### [What to do]
All of the records below need to be copied exactly.

## BEGIN Provided information

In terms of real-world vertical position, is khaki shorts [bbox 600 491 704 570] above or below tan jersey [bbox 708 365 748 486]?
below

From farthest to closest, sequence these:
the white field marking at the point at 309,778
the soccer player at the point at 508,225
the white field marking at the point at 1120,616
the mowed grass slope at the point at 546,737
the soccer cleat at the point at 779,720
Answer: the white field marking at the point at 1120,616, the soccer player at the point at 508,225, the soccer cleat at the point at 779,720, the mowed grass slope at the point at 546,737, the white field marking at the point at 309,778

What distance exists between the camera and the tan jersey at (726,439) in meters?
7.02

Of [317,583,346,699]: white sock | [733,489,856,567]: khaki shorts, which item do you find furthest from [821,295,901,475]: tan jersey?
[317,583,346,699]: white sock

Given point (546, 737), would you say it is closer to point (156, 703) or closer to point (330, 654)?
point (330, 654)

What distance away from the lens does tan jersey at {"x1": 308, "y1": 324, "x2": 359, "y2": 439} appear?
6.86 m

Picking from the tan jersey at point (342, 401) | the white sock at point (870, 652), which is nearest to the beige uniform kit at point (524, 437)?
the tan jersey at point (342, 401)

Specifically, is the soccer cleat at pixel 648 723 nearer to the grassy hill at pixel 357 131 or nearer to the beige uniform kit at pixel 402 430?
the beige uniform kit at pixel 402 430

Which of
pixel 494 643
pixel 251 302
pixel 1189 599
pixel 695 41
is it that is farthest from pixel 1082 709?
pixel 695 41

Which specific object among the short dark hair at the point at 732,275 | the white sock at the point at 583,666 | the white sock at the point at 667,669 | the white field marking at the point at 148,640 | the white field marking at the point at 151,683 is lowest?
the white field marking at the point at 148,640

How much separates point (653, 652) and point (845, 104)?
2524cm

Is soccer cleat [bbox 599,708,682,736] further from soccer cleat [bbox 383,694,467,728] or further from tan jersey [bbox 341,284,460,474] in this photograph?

## END Provided information

### [Response to this task]
In terms of real-world vertical position, is khaki shorts [bbox 600 491 704 570] above or below tan jersey [bbox 708 365 748 486]?
below

From farthest to closest, sequence these:
the white field marking at the point at 309,778
the soccer player at the point at 508,225
the white field marking at the point at 1120,616
the mowed grass slope at the point at 546,737
the soccer cleat at the point at 779,720
Answer: the white field marking at the point at 1120,616, the soccer player at the point at 508,225, the soccer cleat at the point at 779,720, the mowed grass slope at the point at 546,737, the white field marking at the point at 309,778

What distance exists between the camera and the tan jersey at (726,439) in meters?
7.02

Of [317,583,346,699]: white sock | [733,489,856,567]: khaki shorts, which item do you find furthest from [821,295,901,475]: tan jersey?
[317,583,346,699]: white sock

Given point (546, 737), would you say it is closer to point (156, 703) or closer to point (330, 654)?
point (330, 654)

What distance away from the lens does tan jersey at {"x1": 308, "y1": 324, "x2": 359, "y2": 439} appear?
6.86 m

Picking from the tan jersey at point (342, 401) | the white sock at point (870, 652), which is nearest to the beige uniform kit at point (524, 437)?
the tan jersey at point (342, 401)

Specifically, is the soccer cleat at pixel 648 723 nearer to the grassy hill at pixel 357 131 or nearer to the beige uniform kit at pixel 402 430?
the beige uniform kit at pixel 402 430

Which of
pixel 494 643
pixel 251 302
pixel 1189 599
pixel 695 41
is it that is farthest from pixel 1082 709?
pixel 695 41

Which specific object among the short dark hair at the point at 732,275 | the white sock at the point at 583,666 | the white sock at the point at 667,669 | the white field marking at the point at 148,640 | the white field marking at the point at 151,683 is lowest?
the white field marking at the point at 148,640

How much separates point (653, 652) and point (845, 104)?
2524cm

Is soccer cleat [bbox 599,708,682,736] further from soccer cleat [bbox 383,694,467,728] or further from tan jersey [bbox 341,284,460,474] in this photograph?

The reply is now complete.